A Missa pela alma dos que “morreram marcados com o sinal da Fé”, é, pois, muito antiga. Mas, no Ocidente, uma comemoração de Todos os Fiéis defuntos existia em Sevilha, na Espanha, no século VII, e em Fulda, na Alemanha, no século IX. Foi entretanto Santo Odilon, abade de Cluny, que a introduziu em todos os mosteiro sob sua jurisdição em 998, e a fixou no dia seguinte à festa de Todos os Santos. Essa devoção se propagou rapidamente em toda a França e nos países nórdicos. Na Itália se encontra no fim do século XII, e em Roma no início do ano 1300, estendendo-se depois por toda a Cristandade.

O Ofício dos Defuntos, que a princípio não existia, foi introduzido por São Pio X. A celebração de três Missas nesse dia remonta ao ano de 1915 quando, durante a Primeira Guerra Mundial, Bento XV julgou oportuno estender a toda a Igreja este privilégio de que já gozavam a Espanha, Portugal e a América Latina desde o século XVIII, que lhes fora concedido pelo papa Bento XIV.

É preciso dizer que, todos os dias, no Cânon da Missa, num memento especial, o sacerdote suplica por todos aqueles quantos dormem o sono eterno, que Deus lhes conceda o “lugar do refrigério, da luz e da paz”. Não há, pois, missa alguma em que a Igreja não reze pelos defuntos.

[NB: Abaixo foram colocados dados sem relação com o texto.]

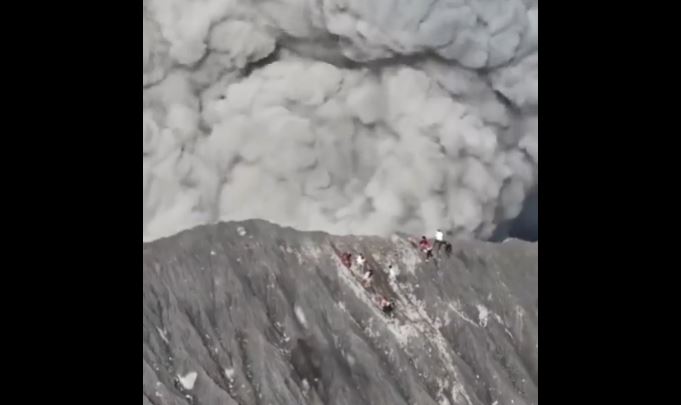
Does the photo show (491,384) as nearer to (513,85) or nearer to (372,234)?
(372,234)

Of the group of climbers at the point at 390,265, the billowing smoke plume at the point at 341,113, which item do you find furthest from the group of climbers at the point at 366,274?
the billowing smoke plume at the point at 341,113

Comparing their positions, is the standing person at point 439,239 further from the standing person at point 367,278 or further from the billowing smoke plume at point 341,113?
the standing person at point 367,278

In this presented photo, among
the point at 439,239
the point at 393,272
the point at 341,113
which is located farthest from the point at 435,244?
the point at 341,113

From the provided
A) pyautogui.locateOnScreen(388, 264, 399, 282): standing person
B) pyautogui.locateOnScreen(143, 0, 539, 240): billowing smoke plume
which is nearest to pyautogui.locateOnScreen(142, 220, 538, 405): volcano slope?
pyautogui.locateOnScreen(388, 264, 399, 282): standing person

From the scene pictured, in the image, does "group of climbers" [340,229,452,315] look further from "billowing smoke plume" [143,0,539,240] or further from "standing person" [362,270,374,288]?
"billowing smoke plume" [143,0,539,240]

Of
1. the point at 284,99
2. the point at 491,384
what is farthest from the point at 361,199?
the point at 491,384

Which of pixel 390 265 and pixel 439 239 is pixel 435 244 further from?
pixel 390 265
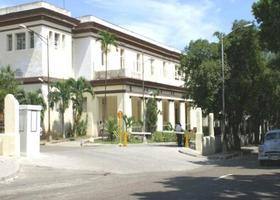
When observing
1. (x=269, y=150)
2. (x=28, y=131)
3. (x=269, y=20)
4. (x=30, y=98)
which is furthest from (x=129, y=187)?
(x=30, y=98)

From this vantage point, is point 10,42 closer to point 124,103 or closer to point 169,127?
point 124,103

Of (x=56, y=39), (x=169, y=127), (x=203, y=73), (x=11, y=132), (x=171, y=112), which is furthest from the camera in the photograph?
(x=171, y=112)

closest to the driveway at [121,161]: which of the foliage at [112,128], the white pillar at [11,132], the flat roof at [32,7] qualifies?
the white pillar at [11,132]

Mas hoje o seu pensamento vai para eles de modo muito particular, com a maternal preocupação de não deixar nenhuma alma do Purgatório sem os socorros espirituais, e de as juntar numa só oração.

Uma coisa muito salutar é que hoje se pode lucrar uma Indulgência Plenária em todas as igrejas, oratórios públicos ou semi-públicos, somente aplicável às almas do Purgatório, tendo o fiel se confessado, comungado, e rezado qualquer oração inspirada pela piedade cristã, na intenção do Papa. Pode-se ganhar essa indulgência diariamente dos dias 1 a 8 deste mês, nas mesmas condições.